Bien que les fortes similarités entre ces deux cas fournissent un précédent convaincant sur le risque réel de torture et d’autres formes de mauvais traitements pour les militant·e·s et lanceurs et lanceuses d’alerte en Algérie, notamment les anciens membres de l’armée, le gouvernement espagnol s’est montré déterminé à renvoyer de force une personne dans un pays où son intégrité physique et psychologique n’était pas garantie. Ce faisant, l’Espagne a bafoué certaines de ses obligations essentielles au regard du droit international, qui interdisent aux gouvernements de renvoyer des individus vers un pays où ils risquent de subir la torture et d’autres traitements ou châtiments cruels, inhumains ou dégradants.

CONSIGNES:
(a) Recopiez fidèlement le passage de l'extrait du texte qui va de « Bien que les » jusqu'à « inhumains ou dégradants. ».
(b) D'après l'extrait du texte, quel gouvernement s'est montré déterminé à renvoyer de force une personne vers l'Algérie ?
(c) Traduisez en anglais la phrase suivante de l'extrait du texte : « Ce faisant, l'Espagne a bafoué certaines de ses obligations essentielles au regard du droit international, qui interdisent aux gouvernements de renvoyer des individus vers un pays où ils risquent de subir la torture et d'autres traitements ou châtiments cruels, inhumains ou dégradants. »

EXTRAIT DES DONNÉES:
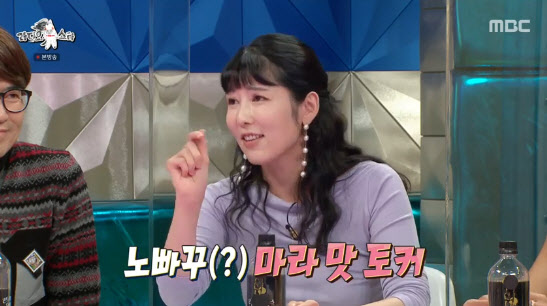 사유리 "로버트 할리, 나쁜 사람들과 어울릴까 봐 걱정"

RÉPONSES:
(a)
Bien que les fortes similarités entre ces deux cas fournissent un précédent convaincant sur le risque réel de torture et d’autres formes de mauvais traitements pour les militant·e·s et lanceurs et lanceuses d’alerte en Algérie, notamment les anciens membres de l’armée, le gouvernement espagnol s’est montré déterminé à renvoyer de force une personne dans un pays où son intégrité physique et psychologique n’était pas garantie. Ce faisant, l’Espagne a bafoué certaines de ses obligations essentielles au regard du droit international, qui interdisent aux gouvernements de renvoyer des individus vers un pays où ils risquent de subir la torture et d’autres traitements ou châtiments cruels, inhumains ou dégradants.

(b) Le gouvernement espagnol.

(c) In doing so, Spain violated some of its essential obligations under international law, which prohibit governments from returning individuals to a country where they risk being subjected to torture and other cruel, inhuman or degrading treatment or punishment.